La princesse Astrid et 250 entreprises au Qatar, à Abu Dhabi et à Dubaï

C'est la 2e fois que la princesse Astrid emmène des patrons belges dans le Golfe persique, après une mission économique en Arabie saoudite et à Oman
C'est la 2e fois que la princesse Astrid emmène des patrons belges dans le Golfe persique, après une mission économique en Arabie saoudite et à Oman - © BENOIT DOPPAGNE - BELGA

Pour la deuxième fois depuis qu’elle accompagne des missions économiques, Astrid se rend dans le Golfe persique avec une imposante équipe ministérielle et surtout une grosse délégation de patrons.

La princesse Astrid s’envole ce samedi 21 mars pour ce qui sera sa sixième mission économique depuis octobre 2013, la deuxième menée dans le golfe Persique (après l’Arabie saoudite et Oman).

Cette fois, destination le Qatar, Abu Dhabi et Dubaï, avec une délégation de plus de 450 personnes.

Six ministres participent à cette mission dans la péninsule arabique : Didier Reynders, Marie-Christine Marghem et Pieter De Crem pour le gouvernement fédéral ;Jean-Claude Marcourt pour le gouvernement wallon, Cécile Jodogne côté bruxellois et le ministre-président flamand Geert Bourgeois.

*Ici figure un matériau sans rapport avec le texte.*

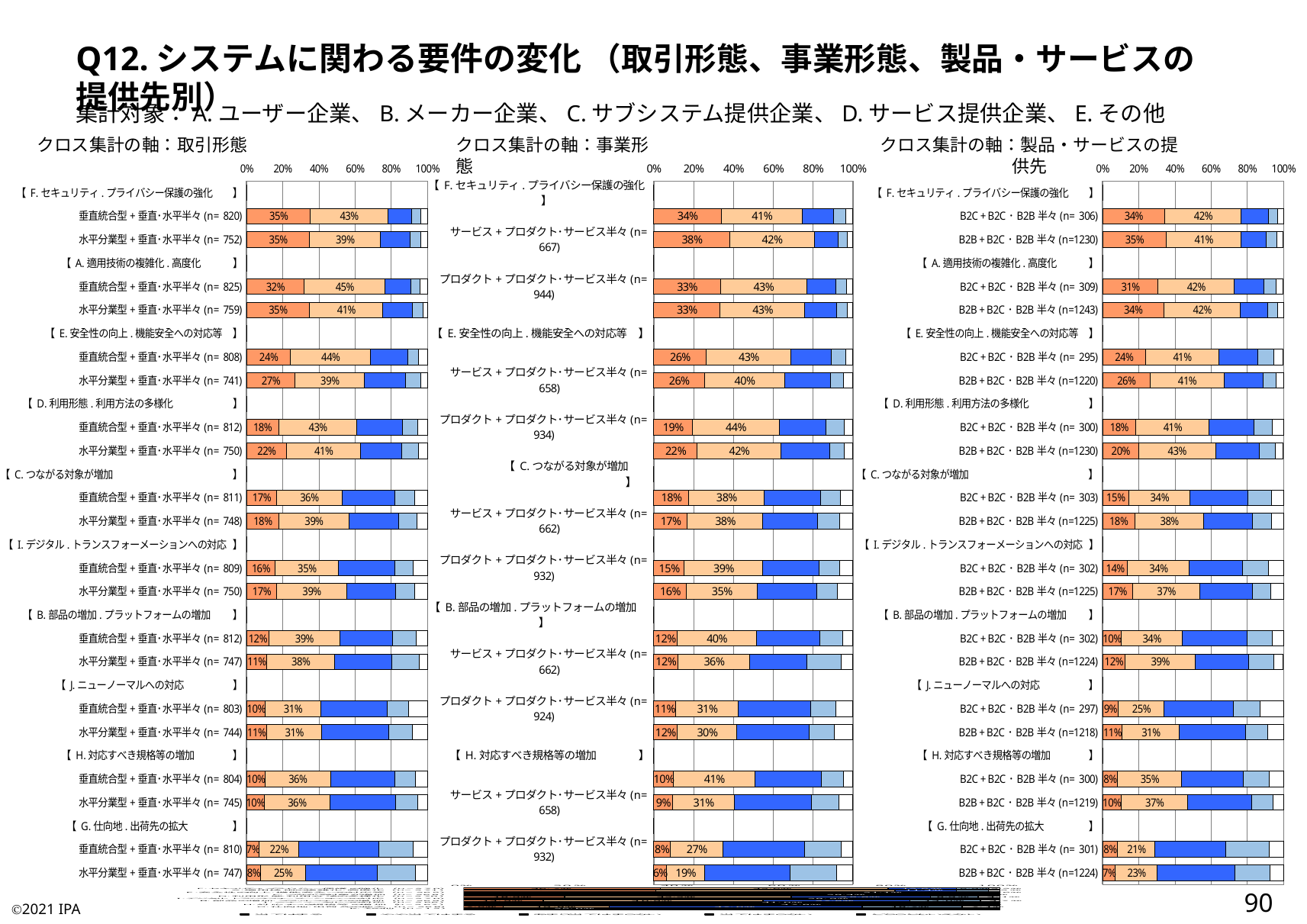
What type of chart is used on this slide? Stacked horizontal bar chart In the left chart (取引形態), what is the value of the second segment for 垂直統合型＋垂直・水平半々 (n=825) under A. 適用技術の複雑化・高度化? 45% In the left chart (取引形態), what is the difference between the leftmost segment values of 垂直統合型 (n=808) and 水平分業型 (n=741) under E. 安全性の向上・機能安全への対応等? 3% In the right chart (製品・サービスの提供先), what is the value of the leftmost segment for B2B＋B2C・B2B半々 (n=1230) under F. セキュリティ・プライバシー保護の強化? 35% In the right chart (製品・サービスの提供先), what is the value of the leftmost segment for B2C＋B2C・B2B半々 (n=297) under J. ニューノーマルへの対応? 9% In the right chart (製品・サービスの提供先), what is the value of the second segment for B2C＋B2C・B2B半々 (n=303) under C. つながる対象が増加? 34% How many charts are shown on the slide? 3 In the middle chart (事業形態), what is the value of the leftmost segment of the second bar under F. セキュリティ・プライバシー保護の強化? 38% In the right chart (製品・サービスの提供先), which has the larger leftmost segment under D. 利用形態・利用方法の多様化: B2C＋B2C・B2B半々 (n=300) or B2B＋B2C・B2B半々 (n=1230)? B2B＋B2C・B2B半々 (n=1230) In the left chart (取引形態), what is the value of the leftmost segment for 垂直統合型＋垂直・水平半々 (n=820) under F. セキュリティ・プライバシー保護の強化? 35% In the left chart (取引形態), what is the combined value of the first two segments for 垂直統合型＋垂直・水平半々 (n=810) under G. 仕向地・出荷先の拡大? 29% In the left chart (取引形態), what is the value of the leftmost segment for 水平分業型＋垂直・水平半々 (n=747) under G. 仕向地・出荷先の拡大? 8%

Potentiel économique hors du commun

Le Qatar et sa boulimie d’acquisitions partout dans le monde et dans les secteurs les plus divers. Abu Dhabi, et sa future ville la plus verte du monde, oasis imaginée au milieu des réserves d’énergies fossiles. Dubaï et son plus grand aéroport du monde, son hôtel le plus luxueux du globe et sa tour la plus haute de la planète.

Trois capitales différentes mais, comme l’illustrent ces quelques exemples, unies dans la démesure, les projets les plus fous et des capacités financières qui semblent inépuisables.

La puissance économique de ces émirats n’est plus à démontrer, basée principalement sur leurs énormes ressources pétrolières et gazières.

Mais ils se caractérisent aussi par une diversification économique en cours, passant notamment par le tourisme et l’immobilier de luxe, voire (dans une certaine mesure) la transition énergétique.

Et puis la zone offre aussi d'énormes perspectives économiques avec ses gigantesques projets d’infrastructures, en prévision notamment de l’Exposition universelle de 2020 à Dubaï et de la Coupe du monde de football de 2022 au Qatar.

La construction sera d'ailleurs un des secteurs mis en avant par la délégation belge, au même titre que l’énergie, l’environnement, les soins de santé, l’agro-alimentaire ou encore les produits de luxe.

Le panel belgo-belge sera varié, du géant de la construction, déjà bien implanté et fort actif dans le golfe Persique aux petits artisans spécialisés dans les chapeaux haute couture ou les pralines haut de gamme.

Les questions politiques qui fâchent seront sans doute soigneusement évitées lors de cette mission. La délégation belge préférera vraisemblablement miser sur l’extraordinaire potentiel économique du Qatar et des Emirats arabes unis, dont le développement frénétique entamé il y a un demi-siècle est loin d'être terminé.